Passage →
— start —
There is no entry for Athens in Ripped Backsides. I find this to be a significant omission on the part of the author. What’s his name? Am I expected to believe they never got lost in Attiki, stumbling as I did on a shop presenting itself as a high street chain in which all the apparently mass-produced clothes were in fact made by the owner who stood at the till with his mother smiling benignly beside him in an armchair? Of course I am not. It is an entirely intentional omission.
On my second trip to Athens the previous year I had decided to take my copy of Twilight of the Idols, a book lent to me by The Professor who was presumably trying to impress me (he did) and which I was now finally reading thirty years later. Returning briefly to the present, someone recently told me about a woman who reads a part of Ripped Backsides every day. Why would they do that I wondered until I began reading it and immediately made the connection with Twilight of the Idols – namely the Maxims and Arrows from which we take the words of aphorism number 8 “What does not kill me makes me stronger” (It sounds better in German: Was mich nicht umbringt, macht mich stärker). RB uses a comparable detournement of a certain self-help vernacular that will hopefully poison its well or at the very least drip LSD into the city’s water system. Afterall as Cabut explains, “the city is the snake’s camouflaged coil”.
What is the attraction of existentialism? Asks the writer of Ripped Backsides. To answer this question it might help to return immediately to Nietzsche’s beef with Socrates in Twilight of the Idols. There I was in Athens and suddenly I understood how Socrates needed to die because their introduction of the oppositional thinking baked into the dialectic made life absurdly rational and ushered the dying Lyric civilisation into the void of nothing. I simply had to visit his prison, a short walk up the hill and opposite the acropolis over which dialectical thinkers swarmed like ants. Waking up and smelling the pines on the mount I felt something. It was the resonances of a longing song Socrates sung to himself because he knew he must die. Cabut returns again and again to song (that song?) and their system of delivery prevents their book from straying outside the region of the lyric voice, so that its refrains endure as images instead of dictates. In their defence I always like to remind folk that Socrates consulted clairvoyants and was not selling us a roadmap. Nevertheless, we have taken him at his word and we Believe in the rational, forgetting as the creator of RB suggests that, “The tune never mediates without an image. Imagination is the vernacular of the song. Of the soul, some say.”
— end —
Jobs →
**a.** Answer these questions from the piece on Ripped Backsides:
(i) Which city has no entry in Ripped Backsides?
(ii) Who lent the writer a copy of Twilight of the Idols?
(iii) Whose prison did the writer visit in Athens?
**b.** Reproduce the part of the piece on Ripped Backsides starting at "There is no" and ending at "entirely intentional omission.".
**c.** Extend the piece on Ripped Backsides, picking up after its final sentence.
The recorded data that comes next has no connection to the piece on Ripped Backsides.

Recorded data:
— start —
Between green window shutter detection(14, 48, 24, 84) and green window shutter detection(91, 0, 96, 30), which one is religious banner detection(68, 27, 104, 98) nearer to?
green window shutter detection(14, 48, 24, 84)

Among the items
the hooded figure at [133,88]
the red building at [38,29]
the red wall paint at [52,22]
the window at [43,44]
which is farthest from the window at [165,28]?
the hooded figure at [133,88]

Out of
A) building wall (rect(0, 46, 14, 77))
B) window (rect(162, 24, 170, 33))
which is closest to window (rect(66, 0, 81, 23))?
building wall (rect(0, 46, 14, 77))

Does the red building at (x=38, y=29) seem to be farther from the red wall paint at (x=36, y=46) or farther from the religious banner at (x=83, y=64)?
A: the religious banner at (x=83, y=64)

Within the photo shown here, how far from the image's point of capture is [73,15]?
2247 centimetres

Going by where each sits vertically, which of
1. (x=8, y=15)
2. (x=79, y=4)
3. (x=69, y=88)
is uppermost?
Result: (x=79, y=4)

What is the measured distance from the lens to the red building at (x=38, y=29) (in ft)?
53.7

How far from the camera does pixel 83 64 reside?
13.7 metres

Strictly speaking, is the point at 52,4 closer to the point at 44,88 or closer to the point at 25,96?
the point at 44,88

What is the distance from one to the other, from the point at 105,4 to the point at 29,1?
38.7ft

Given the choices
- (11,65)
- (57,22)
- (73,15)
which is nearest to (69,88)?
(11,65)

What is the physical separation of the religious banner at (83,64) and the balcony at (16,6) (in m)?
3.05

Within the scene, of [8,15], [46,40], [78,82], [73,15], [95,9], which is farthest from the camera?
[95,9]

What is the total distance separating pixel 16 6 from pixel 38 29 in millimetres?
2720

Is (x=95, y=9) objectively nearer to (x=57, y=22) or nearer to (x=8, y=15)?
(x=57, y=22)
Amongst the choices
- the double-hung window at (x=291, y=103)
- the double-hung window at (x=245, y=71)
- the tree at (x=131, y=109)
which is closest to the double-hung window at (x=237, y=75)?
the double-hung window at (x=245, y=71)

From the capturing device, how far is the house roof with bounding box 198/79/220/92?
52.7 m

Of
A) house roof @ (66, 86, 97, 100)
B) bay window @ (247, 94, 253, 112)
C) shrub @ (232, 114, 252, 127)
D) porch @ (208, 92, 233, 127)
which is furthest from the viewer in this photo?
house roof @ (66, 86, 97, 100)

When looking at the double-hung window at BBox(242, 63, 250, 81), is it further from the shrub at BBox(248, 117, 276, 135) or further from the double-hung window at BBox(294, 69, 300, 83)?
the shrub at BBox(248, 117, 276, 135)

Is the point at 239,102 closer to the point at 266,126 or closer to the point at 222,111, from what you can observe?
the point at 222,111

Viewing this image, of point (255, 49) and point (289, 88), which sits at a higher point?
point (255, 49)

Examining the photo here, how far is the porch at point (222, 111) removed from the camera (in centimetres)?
— end —
Outputs by task →
**a.**
(i) Athens
(ii) The Professor
(iii) Socrates's

**b.**
There is no entry for Athens in Ripped Backsides. I find this to be a significant omission on the part of the author. What’s his name? Am I expected to believe they never got lost in Attiki, stumbling as I did on a shop presenting itself as a high street chain in which all the apparently mass-produced clothes were in fact made by the owner who stood at the till with his mother smiling benignly beside him in an armchair? Of course I am not. It is an entirely intentional omission.

**c.**
Like Cabut (or the Cabut who wrote Ripped Backsides) I too believe that it is the Act of living the life of an auteur that makes me an artist rather than the films I make. That most hyper-modern fuddy-duddy, son of Ramsgate A N Whitehead called this Act of belief in the emergent fiction of living “concrescence”. By curious coincidence the reviewer recently acquired a copy of Rubayait of Omar Khayyam in Ramsgate for ten pence.
Kushim – it is finished
Carl Webb
Omar Khayyam
Tammam Shud
(See also History of Accounting)
Watson and Crick found
A hair in the plaster of my death mask
We get confused by having to have a name. R. Cabut!
Sure, I like numerology… it has its uses.
I like to feel the orgones passing between my retina and the page.
Life presents itself to my airdried eyeballs in order - in order
To become part of my emergent destiny.
Perhaps like Richard Cabut we are all
unidentified bodies spotted on the beach
by couples out for an evening stroll.
Once the authorities have our real names all will be revealed.
Except as Richard North points out in his latest book “Ripped Backsides”
we are really our torn-out asides,
The stubbs,
The rebus cuneiform records of everything we decided to leave out of ‘What I did in my summer holidays.’
Warning: This book contains pictures.
When I need to do my accounting I look at my photos.
Dracula is all about the legal documentation. No title deed ergo no sensual blood imbibement.
My Headmaster knew my name when he told the class I was the laziest boy in school.
There are two schools of thought here.
Myself and Richard (whose book is a source of strength and worth every penny) are too lazy to fall in line with chrono-normative taxonomies and to apply serious conviction to developing what you might call the secretarial skills of writing efficient prose. This requires mastery of the Socratic dialectic and arguably puts weaker minds at an advantage.
The other school of thought is that we both feel this convenient and optimised calculus of knowledge exchange is a poisonous lie, which is fine unless you forget it’s a lie. The task then is that because as a writer you also like the feeling of writing you must devise a way to reclaim it as a real thing e.g. casting spells, imbibing the melodies of sex dirges and sometimes invoicing your publisher.
If the really real is the (radical) experience, how do we awkwardly
reweave its mildewed paperwork into the majestic tapestry of the region? We all
keep a scrap of The Rubaiyat of Omar Khayyam rolled up inside a secret pocket.
It is finished. We all carry the lyric
truth of our demise on our person. I believe that is what Richard’s Ripped
Backsides is saying. Shrouded in the fog of dust motes serenely hanging in the
air of our individual disappointments, transmitting an oratorio of our instant
demise rebirth we find ourselves back inside the Event. Regrets I’ve had a
few - they always open into the powerful immanence of possibilities. This is
possibly why many photos of R. Cabut show him smoking (did I imagine this?) - while
smoking you get to regret and enjoy at the same time. What does not kill me
makes me stronger. Happiness, as the song goes is a whiter shade of pale.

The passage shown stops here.